The abnormal kinase activation in diseases makes it suitable to develop pharmacological inhibition through medicinal chemistry campaigns as a therapeutic approach. In recent years, significant efforts have been dedicated to developing novel MAP2K7 inhibitors for use as research tools and potential new cancer treatments. Among the nine small molecules with MAP2K7 inhibitory capacity described in the literature, only four were evaluated in cancer models, predominantly multiple melanoma and T-cell acute lymphoblastic leukemia, and three were assessed in mouse models. Our research group identified abnormal MAP2K7 activation in pediatric T-ALL and conducted proof-of-concept evaluations of 5Z-7Oxozeaenol and OTSSP167 compounds. Although promising results indicated that MAP2K7 inhibition can control leukemia burden in preclinical mouse models, the compounds did not exhibit the desired high potency, high specificity, and low toxicity. More recently, we described the design and synthesis of an irreversible MAP2K7 inhibitor, DK2403, with high specificity that has yet to be investigated in pre-clinical mouse models.

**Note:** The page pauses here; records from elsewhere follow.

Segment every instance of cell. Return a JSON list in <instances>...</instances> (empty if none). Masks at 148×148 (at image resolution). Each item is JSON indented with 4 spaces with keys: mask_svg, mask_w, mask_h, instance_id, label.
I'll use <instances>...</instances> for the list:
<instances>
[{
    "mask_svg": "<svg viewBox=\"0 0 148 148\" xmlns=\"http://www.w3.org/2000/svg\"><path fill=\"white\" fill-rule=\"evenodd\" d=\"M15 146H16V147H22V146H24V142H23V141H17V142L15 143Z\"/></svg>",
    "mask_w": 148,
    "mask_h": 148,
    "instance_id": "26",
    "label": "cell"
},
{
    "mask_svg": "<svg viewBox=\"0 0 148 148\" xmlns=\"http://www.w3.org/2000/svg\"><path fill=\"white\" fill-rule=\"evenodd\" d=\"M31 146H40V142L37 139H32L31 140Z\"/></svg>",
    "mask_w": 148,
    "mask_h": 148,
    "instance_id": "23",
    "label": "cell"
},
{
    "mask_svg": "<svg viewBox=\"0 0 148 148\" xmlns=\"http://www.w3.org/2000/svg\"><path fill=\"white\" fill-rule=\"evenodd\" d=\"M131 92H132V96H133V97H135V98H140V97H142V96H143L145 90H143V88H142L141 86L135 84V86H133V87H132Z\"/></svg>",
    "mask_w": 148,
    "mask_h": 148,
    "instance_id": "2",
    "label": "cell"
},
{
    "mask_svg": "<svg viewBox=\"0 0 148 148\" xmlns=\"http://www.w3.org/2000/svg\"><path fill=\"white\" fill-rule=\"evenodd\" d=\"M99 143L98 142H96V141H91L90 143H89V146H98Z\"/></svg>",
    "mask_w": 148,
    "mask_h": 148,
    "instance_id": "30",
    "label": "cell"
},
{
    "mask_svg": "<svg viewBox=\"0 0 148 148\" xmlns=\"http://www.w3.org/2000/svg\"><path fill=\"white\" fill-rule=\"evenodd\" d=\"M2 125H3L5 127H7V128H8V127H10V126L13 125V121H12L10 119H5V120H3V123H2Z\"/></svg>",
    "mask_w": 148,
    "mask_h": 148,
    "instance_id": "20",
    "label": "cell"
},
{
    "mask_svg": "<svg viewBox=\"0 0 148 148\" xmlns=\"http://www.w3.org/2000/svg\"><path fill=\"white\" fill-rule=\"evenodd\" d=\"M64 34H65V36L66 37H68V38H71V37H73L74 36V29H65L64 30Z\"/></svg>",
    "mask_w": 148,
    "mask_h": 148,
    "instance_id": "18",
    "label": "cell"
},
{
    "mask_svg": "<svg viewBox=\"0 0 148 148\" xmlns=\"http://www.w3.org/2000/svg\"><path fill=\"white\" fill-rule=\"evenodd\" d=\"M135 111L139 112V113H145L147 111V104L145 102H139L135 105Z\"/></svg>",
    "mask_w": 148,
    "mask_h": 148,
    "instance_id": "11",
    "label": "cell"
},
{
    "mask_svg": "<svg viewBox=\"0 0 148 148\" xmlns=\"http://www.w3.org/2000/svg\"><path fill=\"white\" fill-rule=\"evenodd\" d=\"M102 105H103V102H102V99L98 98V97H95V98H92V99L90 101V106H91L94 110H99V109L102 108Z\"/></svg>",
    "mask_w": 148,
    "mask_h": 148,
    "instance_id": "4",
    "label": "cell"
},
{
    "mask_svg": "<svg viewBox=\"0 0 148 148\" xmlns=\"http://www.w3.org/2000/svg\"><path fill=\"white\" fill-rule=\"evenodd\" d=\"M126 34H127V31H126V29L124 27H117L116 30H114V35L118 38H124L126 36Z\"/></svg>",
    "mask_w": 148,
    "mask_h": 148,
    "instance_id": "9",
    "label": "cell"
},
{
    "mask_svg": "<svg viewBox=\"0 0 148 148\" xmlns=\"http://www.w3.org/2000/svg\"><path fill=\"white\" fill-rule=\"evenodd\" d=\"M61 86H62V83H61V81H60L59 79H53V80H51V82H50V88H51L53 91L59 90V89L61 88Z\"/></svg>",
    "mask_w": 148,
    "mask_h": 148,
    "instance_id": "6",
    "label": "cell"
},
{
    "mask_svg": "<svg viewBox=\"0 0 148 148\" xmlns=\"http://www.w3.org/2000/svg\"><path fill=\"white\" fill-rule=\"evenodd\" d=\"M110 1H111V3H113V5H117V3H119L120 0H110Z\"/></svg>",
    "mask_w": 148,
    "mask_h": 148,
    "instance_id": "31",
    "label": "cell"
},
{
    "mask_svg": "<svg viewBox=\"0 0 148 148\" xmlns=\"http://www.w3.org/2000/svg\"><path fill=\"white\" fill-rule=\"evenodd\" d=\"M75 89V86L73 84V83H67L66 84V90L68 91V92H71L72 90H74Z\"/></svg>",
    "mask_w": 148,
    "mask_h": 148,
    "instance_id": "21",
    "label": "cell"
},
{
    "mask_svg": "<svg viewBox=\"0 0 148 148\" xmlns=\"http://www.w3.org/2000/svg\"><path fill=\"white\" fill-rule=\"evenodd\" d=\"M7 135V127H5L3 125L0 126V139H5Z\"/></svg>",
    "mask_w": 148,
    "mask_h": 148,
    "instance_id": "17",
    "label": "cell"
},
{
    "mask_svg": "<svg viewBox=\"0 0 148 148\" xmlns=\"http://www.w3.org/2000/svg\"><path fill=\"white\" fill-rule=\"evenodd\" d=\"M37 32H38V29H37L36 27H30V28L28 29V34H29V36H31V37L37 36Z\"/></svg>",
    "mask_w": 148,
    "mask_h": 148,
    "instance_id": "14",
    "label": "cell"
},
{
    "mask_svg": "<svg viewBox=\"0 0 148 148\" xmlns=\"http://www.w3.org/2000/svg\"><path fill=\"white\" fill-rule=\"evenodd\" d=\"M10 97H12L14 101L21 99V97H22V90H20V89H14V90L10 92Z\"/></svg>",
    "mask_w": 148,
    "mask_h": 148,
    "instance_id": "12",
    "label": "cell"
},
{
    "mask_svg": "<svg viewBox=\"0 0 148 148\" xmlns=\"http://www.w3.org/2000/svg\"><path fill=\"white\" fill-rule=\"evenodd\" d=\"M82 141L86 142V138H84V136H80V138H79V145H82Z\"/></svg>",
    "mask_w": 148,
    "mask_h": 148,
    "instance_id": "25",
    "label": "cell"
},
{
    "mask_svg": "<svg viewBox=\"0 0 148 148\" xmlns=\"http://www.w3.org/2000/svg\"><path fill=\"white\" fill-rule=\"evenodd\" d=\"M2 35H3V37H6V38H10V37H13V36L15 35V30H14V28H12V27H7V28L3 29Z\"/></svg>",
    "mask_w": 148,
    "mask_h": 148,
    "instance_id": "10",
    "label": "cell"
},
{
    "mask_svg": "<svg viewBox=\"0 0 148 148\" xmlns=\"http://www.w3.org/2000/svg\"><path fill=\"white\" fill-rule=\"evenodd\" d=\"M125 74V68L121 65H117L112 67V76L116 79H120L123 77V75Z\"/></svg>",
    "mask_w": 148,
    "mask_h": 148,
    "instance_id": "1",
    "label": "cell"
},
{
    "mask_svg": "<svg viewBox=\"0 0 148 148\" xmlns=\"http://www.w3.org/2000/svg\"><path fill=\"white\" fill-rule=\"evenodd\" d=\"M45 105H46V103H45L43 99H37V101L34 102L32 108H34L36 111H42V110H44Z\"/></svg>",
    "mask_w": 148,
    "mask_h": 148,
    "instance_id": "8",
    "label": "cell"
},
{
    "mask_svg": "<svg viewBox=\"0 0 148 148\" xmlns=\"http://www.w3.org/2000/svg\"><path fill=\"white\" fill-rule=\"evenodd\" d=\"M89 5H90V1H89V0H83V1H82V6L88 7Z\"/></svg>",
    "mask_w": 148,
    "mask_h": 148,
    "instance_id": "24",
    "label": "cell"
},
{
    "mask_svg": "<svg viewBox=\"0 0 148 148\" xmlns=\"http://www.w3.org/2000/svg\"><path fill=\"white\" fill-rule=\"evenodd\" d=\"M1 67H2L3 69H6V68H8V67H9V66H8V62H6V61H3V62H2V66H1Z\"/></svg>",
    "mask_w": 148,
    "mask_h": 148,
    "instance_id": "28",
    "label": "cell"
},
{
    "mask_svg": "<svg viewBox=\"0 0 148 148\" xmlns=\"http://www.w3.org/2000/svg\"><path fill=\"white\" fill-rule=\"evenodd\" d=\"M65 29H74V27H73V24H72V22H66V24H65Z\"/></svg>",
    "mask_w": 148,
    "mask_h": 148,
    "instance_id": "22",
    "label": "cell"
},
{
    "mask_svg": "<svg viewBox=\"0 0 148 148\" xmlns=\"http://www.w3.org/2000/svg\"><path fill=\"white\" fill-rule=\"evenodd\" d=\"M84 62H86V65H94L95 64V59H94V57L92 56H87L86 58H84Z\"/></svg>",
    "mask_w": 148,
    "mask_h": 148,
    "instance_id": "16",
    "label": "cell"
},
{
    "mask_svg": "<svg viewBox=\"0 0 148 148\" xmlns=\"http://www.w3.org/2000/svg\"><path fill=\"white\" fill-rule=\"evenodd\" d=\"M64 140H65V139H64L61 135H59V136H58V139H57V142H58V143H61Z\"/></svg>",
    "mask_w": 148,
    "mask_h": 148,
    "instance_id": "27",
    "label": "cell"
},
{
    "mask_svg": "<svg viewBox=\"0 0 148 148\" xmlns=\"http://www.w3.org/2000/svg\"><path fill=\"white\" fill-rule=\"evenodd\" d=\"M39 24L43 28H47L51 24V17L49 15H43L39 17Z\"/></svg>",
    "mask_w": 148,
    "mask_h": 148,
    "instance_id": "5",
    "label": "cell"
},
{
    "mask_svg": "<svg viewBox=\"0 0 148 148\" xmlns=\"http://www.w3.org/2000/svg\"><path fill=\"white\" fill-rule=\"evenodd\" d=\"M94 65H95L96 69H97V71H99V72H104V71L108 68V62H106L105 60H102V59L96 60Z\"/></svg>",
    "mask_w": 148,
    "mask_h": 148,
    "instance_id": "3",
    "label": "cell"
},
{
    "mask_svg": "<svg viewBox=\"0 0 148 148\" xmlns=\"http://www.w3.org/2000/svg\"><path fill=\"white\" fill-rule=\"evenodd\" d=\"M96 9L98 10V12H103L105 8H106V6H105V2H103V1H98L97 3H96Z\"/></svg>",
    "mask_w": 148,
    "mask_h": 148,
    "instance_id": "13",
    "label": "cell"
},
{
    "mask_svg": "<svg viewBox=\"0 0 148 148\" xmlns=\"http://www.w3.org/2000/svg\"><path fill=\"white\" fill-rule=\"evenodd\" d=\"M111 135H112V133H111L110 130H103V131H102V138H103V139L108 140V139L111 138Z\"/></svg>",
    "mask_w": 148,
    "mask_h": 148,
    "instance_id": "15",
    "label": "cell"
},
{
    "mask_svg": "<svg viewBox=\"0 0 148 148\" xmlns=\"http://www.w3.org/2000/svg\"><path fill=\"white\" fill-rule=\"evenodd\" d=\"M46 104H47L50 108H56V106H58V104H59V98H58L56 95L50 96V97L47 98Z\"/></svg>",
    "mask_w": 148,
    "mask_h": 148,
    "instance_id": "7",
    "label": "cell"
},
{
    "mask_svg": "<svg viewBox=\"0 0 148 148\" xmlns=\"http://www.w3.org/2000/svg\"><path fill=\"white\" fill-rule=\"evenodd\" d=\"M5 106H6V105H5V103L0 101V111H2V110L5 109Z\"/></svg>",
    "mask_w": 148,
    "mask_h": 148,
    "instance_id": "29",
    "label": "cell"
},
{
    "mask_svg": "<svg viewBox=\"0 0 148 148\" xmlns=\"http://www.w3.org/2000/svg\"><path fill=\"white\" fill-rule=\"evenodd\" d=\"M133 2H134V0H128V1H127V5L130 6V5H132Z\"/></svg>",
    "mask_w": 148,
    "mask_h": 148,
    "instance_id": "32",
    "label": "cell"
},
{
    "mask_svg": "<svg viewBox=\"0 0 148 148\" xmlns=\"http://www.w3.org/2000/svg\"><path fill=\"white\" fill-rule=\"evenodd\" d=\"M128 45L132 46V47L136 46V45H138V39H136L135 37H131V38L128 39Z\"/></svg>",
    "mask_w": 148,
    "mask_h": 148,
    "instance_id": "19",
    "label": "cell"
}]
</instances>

The clinical application of potent and specific MAP2K7 inhibitors in leukemia also requires optimal pharmacology and toxicology studies in animal models and pre-clinical evaluation using patient samples. The targeting of leukemia-initiating cells, which are responsible for refractory and relapsed disease, should also be evaluated in pre-clinical models of T-ALL. Because haploinsufficiency and conditional MAP2K7 gene deletion were associated with lymphocyte hyperproliferation, schizophrenia, neuropathy, and depression, systemic MAP2K7 inhibition may cause side effects due to off-tissue activity. Undesired activity in the central nervous system could be minimized by decreasing the lipophilicity of lead compounds or devising delivery systems that are not permeable in the blood-brain barrier. MAP2K7 inhibition should not alter lymphocyte function unless the patient has an underlying immune response, which could represent exclusion criteria in clinical trials. For all these reasons, Phase I clinical trials should examine the safety and adverse events of MAP2K7 inhibitors, particularly in cognition, cardiac function, and immunity. Drug combination studies are needed because MAP2K7 inhibition would be part of a multi-drug frontline or salvage treatment. In addition, additional research on the role of MAP2K7 in normal tissue homeostasis is necessary to predict the potential side effects and safety of pharmacological inhibition. Another alternative to overcome these shortcomings is repurposing existing kinase inhibitors tested in humans for new therapeutic purposes, although this would imply off-target inhibition of MAP2K7 (low potency). In addition to leukemia, MAP2K7 inhibition may also benefit cancers associated with increased activation of the MAP2K7-JNK pathway, such as liver metastasis of colon cancer, glioblastoma, and prostate cancer.

A clearer understanding of MAP2K7's role in normal and disease states and the development of small-molecule inhibitors will facilitate the exploration of potential clinical applications in cancer and other diseases.